- _PROBLEM_
Retype every entry exactly, character for character.

- _LISTED ENTRIES_

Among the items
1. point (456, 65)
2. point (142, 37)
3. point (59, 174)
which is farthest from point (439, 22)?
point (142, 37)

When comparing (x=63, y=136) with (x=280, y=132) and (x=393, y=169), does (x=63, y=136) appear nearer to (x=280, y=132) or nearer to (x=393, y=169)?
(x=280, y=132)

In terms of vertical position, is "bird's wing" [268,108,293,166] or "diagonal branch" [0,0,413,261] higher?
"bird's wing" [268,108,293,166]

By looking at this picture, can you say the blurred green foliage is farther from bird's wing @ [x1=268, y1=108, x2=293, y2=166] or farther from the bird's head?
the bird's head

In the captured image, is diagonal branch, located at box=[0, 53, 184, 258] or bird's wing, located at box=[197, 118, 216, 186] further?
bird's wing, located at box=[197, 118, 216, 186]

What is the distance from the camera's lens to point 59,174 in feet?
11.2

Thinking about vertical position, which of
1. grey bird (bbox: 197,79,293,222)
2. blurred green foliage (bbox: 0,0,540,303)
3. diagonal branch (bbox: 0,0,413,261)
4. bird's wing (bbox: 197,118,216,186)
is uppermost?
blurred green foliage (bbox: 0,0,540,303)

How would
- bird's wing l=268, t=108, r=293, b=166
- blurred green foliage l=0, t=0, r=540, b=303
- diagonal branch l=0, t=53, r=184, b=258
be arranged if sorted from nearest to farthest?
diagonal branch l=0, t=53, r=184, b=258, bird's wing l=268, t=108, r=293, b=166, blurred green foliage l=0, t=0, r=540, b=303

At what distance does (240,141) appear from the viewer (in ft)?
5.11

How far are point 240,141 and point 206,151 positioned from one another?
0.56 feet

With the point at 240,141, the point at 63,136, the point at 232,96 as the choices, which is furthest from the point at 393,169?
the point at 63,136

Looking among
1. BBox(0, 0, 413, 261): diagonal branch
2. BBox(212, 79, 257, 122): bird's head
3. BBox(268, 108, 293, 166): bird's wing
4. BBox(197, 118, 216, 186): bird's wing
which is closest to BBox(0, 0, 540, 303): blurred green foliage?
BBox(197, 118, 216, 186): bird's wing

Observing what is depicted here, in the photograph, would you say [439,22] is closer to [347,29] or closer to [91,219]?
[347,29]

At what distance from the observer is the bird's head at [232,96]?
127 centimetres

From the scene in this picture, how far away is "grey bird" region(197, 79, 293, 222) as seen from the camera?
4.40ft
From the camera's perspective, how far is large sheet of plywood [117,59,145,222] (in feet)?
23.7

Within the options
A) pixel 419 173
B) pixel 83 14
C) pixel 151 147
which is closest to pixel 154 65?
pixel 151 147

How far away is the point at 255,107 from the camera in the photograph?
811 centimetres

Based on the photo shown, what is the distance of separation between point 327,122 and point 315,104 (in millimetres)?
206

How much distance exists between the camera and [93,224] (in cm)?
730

- _EXPECTED ANSWER_
Among the items
1. point (456, 65)
2. point (142, 37)
3. point (59, 174)
which is farthest from point (439, 22)?
point (142, 37)

When comparing (x=63, y=136) with (x=280, y=132) and (x=393, y=169), does (x=63, y=136) appear nearer to (x=280, y=132) or nearer to (x=393, y=169)?
(x=280, y=132)

In terms of vertical position, is "bird's wing" [268,108,293,166] or "diagonal branch" [0,0,413,261] higher?
"bird's wing" [268,108,293,166]

By looking at this picture, can you say the blurred green foliage is farther from bird's wing @ [x1=268, y1=108, x2=293, y2=166] or farther from the bird's head?
the bird's head

In the captured image, is diagonal branch, located at box=[0, 53, 184, 258] or bird's wing, located at box=[197, 118, 216, 186] further?
bird's wing, located at box=[197, 118, 216, 186]

What is the distance from the camera's lens to point 59,174 in feet?
11.2

Thinking about vertical position, which of
1. grey bird (bbox: 197,79,293,222)
2. blurred green foliage (bbox: 0,0,540,303)
3. diagonal branch (bbox: 0,0,413,261)
4. bird's wing (bbox: 197,118,216,186)
is uppermost?
blurred green foliage (bbox: 0,0,540,303)

How would
- bird's wing l=268, t=108, r=293, b=166
- blurred green foliage l=0, t=0, r=540, b=303
- diagonal branch l=0, t=53, r=184, b=258
be arranged if sorted from nearest to farthest?
diagonal branch l=0, t=53, r=184, b=258, bird's wing l=268, t=108, r=293, b=166, blurred green foliage l=0, t=0, r=540, b=303

At what distance does (240,141) appear from the viewer (in ft)?
5.11

How far are point 240,141 and point 206,151 positioned from one another?
0.56 feet

With the point at 240,141, the point at 63,136, the point at 232,96 as the choices, which is furthest from the point at 393,169?
the point at 63,136

Looking among
1. BBox(0, 0, 413, 261): diagonal branch
2. BBox(212, 79, 257, 122): bird's head
3. BBox(268, 108, 293, 166): bird's wing
4. BBox(197, 118, 216, 186): bird's wing
which is closest to BBox(0, 0, 540, 303): blurred green foliage?
BBox(197, 118, 216, 186): bird's wing

Observing what is depicted here, in the photograph, would you say [439,22] is closer to [347,29] or closer to [91,219]?
[347,29]

At what distance from the observer is the bird's head at [232,96]?
127 centimetres

From the scene in this picture, how far away is "grey bird" region(197, 79, 293, 222) as seen from the camera?
4.40ft
From the camera's perspective, how far is large sheet of plywood [117,59,145,222] (in feet)?
23.7

Within the options
A) pixel 419 173
B) pixel 83 14
C) pixel 151 147
which is closest to pixel 154 65?
pixel 151 147

How far away is the point at 255,107 from the camera in the photograph?
811 centimetres

Based on the photo shown, what is the distance of separation between point 327,122 and point 315,104 (in millimetres)?
206

How much distance exists between the camera and [93,224] (in cm)?
730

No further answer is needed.